Records of questions about scenes
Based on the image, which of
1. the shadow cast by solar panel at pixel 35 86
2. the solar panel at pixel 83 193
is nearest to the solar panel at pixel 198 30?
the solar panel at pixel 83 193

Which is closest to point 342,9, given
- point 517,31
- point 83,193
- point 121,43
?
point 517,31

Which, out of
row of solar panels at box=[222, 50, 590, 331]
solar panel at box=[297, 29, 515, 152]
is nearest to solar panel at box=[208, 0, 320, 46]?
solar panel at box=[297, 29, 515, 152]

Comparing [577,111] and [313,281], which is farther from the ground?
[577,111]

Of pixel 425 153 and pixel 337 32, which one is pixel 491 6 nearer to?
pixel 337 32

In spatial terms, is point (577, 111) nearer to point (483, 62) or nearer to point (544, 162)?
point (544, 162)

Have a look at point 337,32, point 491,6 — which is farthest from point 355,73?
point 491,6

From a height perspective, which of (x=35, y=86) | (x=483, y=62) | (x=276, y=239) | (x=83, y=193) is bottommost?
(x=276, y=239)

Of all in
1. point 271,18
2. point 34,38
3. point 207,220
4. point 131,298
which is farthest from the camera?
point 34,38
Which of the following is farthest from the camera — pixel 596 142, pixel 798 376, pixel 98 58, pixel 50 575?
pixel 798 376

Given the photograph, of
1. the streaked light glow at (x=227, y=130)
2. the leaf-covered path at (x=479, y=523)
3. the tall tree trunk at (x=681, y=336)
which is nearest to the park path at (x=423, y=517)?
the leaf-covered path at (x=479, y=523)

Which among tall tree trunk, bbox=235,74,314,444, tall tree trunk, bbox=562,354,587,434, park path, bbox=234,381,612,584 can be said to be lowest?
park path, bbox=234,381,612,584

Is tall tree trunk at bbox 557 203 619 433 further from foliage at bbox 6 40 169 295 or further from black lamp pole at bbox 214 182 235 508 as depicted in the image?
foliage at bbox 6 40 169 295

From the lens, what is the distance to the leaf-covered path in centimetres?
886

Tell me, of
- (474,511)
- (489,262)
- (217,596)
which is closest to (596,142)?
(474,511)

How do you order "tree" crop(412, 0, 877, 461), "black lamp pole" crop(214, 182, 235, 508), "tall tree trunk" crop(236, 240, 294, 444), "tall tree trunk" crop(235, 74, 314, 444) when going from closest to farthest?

- **Short problem**
Could you write out the whole listing above again, word for word and line for line, without changing anything?

- **Solution for this task**
Based on the image, which of
1. the shadow cast by solar panel at pixel 35 86
2. the solar panel at pixel 83 193
is nearest to the solar panel at pixel 198 30?
the solar panel at pixel 83 193

Which is closest to point 342,9, given
- point 517,31
- point 83,193
- point 121,43
?
point 517,31

Which, out of
row of solar panels at box=[222, 50, 590, 331]
solar panel at box=[297, 29, 515, 152]
is nearest to solar panel at box=[208, 0, 320, 46]?
solar panel at box=[297, 29, 515, 152]

Comparing [577,111] and [313,281], which is farther from the ground?
[577,111]

Of pixel 425 153 and pixel 337 32, which one is pixel 491 6 nearer to?
pixel 337 32

In spatial terms, is point (577, 111) nearer to point (483, 62) or nearer to point (544, 162)?
point (544, 162)

Have a look at point 337,32, point 491,6 — which is farthest from point 355,73?
point 491,6

From a height perspective, which of (x=35, y=86) | (x=483, y=62) | (x=276, y=239) | (x=83, y=193) is bottommost?
(x=276, y=239)

Of all in
1. point 271,18
2. point 34,38
3. point 207,220
4. point 131,298
which is farthest from the camera?
point 34,38
Which of the following is farthest from the camera — pixel 596 142, pixel 798 376, pixel 98 58, pixel 50 575?
pixel 798 376

Given the photograph, of
1. the streaked light glow at (x=227, y=130)
2. the leaf-covered path at (x=479, y=523)
3. the tall tree trunk at (x=681, y=336)
which is nearest to the park path at (x=423, y=517)?
the leaf-covered path at (x=479, y=523)

Which among tall tree trunk, bbox=235,74,314,444, tall tree trunk, bbox=562,354,587,434, park path, bbox=234,381,612,584 can be said to be lowest?
park path, bbox=234,381,612,584

Is tall tree trunk at bbox 557 203 619 433 further from foliage at bbox 6 40 169 295 or further from black lamp pole at bbox 214 182 235 508 as depicted in the image?
foliage at bbox 6 40 169 295

From the lens, what is the distance to the leaf-covered path in centimetres?
886

Tell me, of
- (474,511)
- (489,262)
- (217,596)
which is closest to (596,142)?
(474,511)

How do you order "tree" crop(412, 0, 877, 461), "black lamp pole" crop(214, 182, 235, 508), "tall tree trunk" crop(236, 240, 294, 444), "tall tree trunk" crop(235, 74, 314, 444) when going from closest to farthest?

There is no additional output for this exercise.